Pelhan chewed his lip, thinking that over. Beyond him, Daniel was shoved into a car, but it didn’t drive away, and she waited, heart pounding.
“Captain?” a man called from a third car, a radio in his hand. “They match the descriptions of the two geneticists from Global Genetics. They’re wanted for questioning in a murder, sir.”

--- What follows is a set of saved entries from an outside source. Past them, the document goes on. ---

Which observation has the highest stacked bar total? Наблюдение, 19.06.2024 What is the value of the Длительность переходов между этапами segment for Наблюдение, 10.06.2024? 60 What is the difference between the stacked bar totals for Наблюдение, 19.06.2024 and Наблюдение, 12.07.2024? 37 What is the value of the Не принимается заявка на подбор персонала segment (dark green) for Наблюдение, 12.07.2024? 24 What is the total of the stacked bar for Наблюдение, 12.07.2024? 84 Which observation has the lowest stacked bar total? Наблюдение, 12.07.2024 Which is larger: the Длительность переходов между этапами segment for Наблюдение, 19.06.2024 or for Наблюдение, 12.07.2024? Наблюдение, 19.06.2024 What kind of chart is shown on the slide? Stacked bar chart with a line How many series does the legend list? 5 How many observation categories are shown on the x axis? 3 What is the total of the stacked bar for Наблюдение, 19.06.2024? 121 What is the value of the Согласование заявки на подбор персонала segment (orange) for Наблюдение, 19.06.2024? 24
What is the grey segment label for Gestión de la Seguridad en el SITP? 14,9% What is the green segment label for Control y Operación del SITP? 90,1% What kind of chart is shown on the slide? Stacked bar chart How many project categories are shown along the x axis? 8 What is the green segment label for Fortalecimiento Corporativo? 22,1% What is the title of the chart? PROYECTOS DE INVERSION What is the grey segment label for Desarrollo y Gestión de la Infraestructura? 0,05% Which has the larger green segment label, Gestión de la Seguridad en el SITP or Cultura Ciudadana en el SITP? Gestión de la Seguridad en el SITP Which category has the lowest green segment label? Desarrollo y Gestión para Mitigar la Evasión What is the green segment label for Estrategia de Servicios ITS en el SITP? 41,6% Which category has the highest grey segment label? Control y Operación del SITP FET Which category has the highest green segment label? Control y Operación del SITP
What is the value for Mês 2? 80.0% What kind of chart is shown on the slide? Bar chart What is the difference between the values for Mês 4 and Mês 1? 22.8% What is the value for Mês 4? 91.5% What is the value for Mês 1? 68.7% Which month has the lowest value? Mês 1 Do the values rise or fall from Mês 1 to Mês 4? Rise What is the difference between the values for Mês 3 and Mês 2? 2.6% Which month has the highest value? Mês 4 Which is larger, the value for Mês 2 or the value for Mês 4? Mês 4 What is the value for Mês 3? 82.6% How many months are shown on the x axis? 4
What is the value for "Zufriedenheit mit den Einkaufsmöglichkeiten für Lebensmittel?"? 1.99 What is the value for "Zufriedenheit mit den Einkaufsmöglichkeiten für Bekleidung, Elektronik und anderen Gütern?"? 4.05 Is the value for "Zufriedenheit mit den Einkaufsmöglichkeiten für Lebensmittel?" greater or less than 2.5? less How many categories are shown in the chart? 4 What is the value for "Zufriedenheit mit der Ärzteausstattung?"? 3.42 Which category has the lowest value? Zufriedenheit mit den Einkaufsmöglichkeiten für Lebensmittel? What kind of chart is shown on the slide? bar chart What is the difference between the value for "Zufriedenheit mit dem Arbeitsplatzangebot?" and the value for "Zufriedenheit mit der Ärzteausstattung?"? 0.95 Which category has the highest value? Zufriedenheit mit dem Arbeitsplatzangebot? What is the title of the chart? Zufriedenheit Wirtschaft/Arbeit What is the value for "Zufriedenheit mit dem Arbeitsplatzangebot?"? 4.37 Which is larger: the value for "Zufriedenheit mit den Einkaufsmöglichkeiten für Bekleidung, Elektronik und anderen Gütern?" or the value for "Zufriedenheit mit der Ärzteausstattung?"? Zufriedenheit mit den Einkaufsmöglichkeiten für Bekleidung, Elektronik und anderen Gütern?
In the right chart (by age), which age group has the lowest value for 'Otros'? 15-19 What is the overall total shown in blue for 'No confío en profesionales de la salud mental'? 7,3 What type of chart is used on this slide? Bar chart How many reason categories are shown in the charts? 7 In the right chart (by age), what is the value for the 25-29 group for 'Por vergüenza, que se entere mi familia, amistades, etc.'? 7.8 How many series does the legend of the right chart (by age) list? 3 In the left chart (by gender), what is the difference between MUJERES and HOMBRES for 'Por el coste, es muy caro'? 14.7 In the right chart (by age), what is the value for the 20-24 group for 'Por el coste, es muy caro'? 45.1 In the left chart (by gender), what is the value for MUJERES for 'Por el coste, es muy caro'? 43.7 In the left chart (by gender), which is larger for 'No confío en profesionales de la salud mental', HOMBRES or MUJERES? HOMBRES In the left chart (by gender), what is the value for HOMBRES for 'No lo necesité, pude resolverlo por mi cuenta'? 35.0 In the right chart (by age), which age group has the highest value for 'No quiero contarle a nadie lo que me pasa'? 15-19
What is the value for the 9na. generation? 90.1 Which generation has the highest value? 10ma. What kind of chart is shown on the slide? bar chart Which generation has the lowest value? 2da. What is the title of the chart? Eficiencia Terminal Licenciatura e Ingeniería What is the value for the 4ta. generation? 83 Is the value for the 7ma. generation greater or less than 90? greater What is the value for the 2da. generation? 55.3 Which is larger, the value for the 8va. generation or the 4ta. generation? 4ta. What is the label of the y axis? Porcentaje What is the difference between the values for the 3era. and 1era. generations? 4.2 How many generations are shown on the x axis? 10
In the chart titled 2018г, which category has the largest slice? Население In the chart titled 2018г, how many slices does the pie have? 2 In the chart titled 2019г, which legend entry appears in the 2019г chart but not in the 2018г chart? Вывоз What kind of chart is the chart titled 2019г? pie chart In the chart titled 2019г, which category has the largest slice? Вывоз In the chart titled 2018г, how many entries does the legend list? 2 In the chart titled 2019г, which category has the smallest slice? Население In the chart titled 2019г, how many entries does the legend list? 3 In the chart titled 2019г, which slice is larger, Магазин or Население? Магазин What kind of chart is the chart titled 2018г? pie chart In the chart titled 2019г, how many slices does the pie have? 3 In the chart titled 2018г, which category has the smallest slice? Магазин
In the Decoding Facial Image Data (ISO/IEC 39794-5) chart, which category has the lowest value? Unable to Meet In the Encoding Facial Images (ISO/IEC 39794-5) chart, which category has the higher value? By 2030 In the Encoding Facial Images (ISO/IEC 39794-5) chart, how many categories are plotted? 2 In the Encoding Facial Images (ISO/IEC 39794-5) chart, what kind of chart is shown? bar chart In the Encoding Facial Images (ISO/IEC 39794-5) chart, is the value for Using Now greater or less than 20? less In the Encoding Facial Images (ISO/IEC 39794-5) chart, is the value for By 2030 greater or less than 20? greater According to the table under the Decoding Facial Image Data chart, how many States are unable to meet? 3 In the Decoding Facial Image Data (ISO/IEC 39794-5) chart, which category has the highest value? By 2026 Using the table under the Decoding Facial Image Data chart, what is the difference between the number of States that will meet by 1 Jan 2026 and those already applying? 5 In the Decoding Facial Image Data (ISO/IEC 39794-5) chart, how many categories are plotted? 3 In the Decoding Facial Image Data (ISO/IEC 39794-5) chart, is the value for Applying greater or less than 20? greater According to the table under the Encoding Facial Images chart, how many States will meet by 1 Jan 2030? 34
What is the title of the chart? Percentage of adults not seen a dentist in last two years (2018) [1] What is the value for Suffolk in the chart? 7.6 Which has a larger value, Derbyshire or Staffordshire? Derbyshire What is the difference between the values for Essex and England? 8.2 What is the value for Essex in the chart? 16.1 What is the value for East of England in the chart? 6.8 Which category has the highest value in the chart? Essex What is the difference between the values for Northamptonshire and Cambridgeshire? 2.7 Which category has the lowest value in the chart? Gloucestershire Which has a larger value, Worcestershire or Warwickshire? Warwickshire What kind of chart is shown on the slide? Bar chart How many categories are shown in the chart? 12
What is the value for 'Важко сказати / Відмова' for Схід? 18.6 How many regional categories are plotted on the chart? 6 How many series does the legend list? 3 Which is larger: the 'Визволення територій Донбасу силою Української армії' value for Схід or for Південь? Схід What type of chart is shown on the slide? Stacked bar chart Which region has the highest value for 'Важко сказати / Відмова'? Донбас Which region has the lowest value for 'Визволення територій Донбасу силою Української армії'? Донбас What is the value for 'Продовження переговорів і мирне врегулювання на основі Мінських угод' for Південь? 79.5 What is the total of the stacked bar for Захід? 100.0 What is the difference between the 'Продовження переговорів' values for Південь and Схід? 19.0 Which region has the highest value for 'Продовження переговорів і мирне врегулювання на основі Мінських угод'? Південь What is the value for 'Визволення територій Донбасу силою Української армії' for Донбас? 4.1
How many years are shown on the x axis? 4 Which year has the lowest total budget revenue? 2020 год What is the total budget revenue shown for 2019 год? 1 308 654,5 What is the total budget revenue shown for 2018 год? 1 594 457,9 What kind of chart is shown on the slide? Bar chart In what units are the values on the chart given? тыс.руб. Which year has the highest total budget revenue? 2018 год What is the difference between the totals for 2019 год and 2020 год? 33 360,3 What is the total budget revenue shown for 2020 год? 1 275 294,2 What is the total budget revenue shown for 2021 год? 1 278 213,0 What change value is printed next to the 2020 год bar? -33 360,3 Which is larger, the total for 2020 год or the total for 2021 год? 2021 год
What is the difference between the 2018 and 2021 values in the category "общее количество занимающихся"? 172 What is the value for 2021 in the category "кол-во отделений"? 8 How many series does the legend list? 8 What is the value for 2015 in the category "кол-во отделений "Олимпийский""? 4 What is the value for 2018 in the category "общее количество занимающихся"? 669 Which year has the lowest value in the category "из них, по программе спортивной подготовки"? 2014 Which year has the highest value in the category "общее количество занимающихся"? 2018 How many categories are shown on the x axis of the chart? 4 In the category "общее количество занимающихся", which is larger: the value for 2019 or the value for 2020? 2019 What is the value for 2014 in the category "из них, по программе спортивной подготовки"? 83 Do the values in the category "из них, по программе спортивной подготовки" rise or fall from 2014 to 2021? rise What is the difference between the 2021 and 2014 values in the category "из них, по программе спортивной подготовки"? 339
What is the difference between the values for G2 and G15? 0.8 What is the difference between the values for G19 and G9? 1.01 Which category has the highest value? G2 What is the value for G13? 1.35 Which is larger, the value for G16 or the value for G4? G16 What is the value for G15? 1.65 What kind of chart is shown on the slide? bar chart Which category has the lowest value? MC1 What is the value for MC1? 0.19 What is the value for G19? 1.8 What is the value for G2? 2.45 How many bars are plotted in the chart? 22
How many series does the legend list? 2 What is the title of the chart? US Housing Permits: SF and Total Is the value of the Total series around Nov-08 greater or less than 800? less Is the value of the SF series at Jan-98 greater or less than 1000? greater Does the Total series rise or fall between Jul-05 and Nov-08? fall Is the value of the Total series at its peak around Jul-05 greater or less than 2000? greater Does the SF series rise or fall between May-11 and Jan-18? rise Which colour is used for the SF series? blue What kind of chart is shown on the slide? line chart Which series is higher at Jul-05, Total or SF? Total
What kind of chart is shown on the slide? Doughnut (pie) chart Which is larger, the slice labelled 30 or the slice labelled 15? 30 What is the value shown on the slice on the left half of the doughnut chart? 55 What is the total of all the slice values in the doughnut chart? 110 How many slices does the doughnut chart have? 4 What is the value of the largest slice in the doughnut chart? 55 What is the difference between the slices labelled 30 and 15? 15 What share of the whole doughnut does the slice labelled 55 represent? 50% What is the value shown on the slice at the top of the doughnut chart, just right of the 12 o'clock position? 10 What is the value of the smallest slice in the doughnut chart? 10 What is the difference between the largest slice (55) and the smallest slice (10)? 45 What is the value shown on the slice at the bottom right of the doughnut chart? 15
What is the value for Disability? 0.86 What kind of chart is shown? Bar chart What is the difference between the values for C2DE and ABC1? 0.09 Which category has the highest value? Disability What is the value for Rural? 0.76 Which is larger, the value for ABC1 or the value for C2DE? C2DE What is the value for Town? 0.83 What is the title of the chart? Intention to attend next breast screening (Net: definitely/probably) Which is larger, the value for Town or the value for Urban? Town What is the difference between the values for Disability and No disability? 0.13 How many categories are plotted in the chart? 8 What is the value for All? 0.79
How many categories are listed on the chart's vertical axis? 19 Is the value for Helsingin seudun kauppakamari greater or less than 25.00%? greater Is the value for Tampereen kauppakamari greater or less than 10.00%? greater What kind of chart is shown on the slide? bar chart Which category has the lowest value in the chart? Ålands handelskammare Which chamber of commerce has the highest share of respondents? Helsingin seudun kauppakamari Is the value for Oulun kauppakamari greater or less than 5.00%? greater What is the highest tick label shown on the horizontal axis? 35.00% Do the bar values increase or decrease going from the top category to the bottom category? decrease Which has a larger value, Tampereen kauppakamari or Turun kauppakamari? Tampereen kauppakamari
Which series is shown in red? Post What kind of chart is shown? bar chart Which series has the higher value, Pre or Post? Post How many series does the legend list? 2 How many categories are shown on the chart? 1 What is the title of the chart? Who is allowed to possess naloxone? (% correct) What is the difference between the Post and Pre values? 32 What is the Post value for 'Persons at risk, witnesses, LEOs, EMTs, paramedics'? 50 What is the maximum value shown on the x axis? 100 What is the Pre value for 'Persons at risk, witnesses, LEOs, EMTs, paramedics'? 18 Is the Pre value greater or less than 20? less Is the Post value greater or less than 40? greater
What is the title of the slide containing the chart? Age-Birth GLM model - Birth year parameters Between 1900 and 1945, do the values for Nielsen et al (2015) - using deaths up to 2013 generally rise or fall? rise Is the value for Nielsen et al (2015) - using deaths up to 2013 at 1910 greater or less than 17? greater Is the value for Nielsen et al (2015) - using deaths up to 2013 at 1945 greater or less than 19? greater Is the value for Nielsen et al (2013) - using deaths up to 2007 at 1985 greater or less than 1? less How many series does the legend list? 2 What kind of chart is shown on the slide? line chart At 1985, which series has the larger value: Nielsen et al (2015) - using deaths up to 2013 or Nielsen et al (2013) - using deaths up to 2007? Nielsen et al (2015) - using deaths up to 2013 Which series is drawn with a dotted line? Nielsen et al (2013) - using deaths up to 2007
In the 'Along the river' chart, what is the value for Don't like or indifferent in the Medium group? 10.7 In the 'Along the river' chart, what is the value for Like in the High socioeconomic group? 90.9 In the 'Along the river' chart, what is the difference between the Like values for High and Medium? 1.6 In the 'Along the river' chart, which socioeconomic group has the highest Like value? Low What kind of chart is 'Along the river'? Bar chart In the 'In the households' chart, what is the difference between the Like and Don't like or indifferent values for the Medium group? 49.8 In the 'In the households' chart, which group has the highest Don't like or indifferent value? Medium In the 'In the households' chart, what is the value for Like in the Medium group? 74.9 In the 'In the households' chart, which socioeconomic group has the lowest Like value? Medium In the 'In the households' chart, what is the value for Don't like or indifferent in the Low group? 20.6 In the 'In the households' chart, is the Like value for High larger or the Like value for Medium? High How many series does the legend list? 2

Trisk’s eyes shot to Pelhan’s, her first flush of fear settling in for a long stay. “We didn’t kill Rick. One of my colleagues, Dr. Trenton Kalamack, killed him to cover up that he was the one who allowed Daniel’s virus to attach itself to my tomato. He’s here. Somewhere. Please. We’re trying to stop this. If I could just talk to Sa’han Ulbrine. I need to get to Detroit.”
At that, the captain seemed to come back to himself. “Detroit is gone,” he said as he put his hand on her head and all but pushed her into the car.
“Gone!” Inside the car, she stared up at him, quickly putting her leg outside so he couldn’t shut the door. “What do you mean, gone? Like no communication?”
Pelhan bodily put her foot back in the car, warning her with a frown to leave it there. “No, gone, as in wiped off the face of the earth, taking everyone with it. It was the vamps and the witches, and we’re by God not going to let that happen here.”
And with that, he shut the door.
25
The police station smelled like angry dog and spicy redwood. Overlaying it was the musky scent she’d always identified with vampires, and Trisk’s nose wrinkled as the officer holding her elbow escorted her deeper into the facility. It was busy with cops and a few harried secretaries in trim uniforms who never saw the street, and she wondered whether she was smelling her fellow Inderlanders so strongly because there were no human scents to mask them, or if they were just really stressed.
“Captain Pelhan!” one of the officers hailed as he caught sight of them coming in, his short red hair making him stand out. His arm was in a sling, and the metal charm around his neck disguised as a St. Christopher medallion made her think he was a witch. Telling the kid at his desk to stay put, the officer stood, grabbed a folder, and wove through the open offices toward them.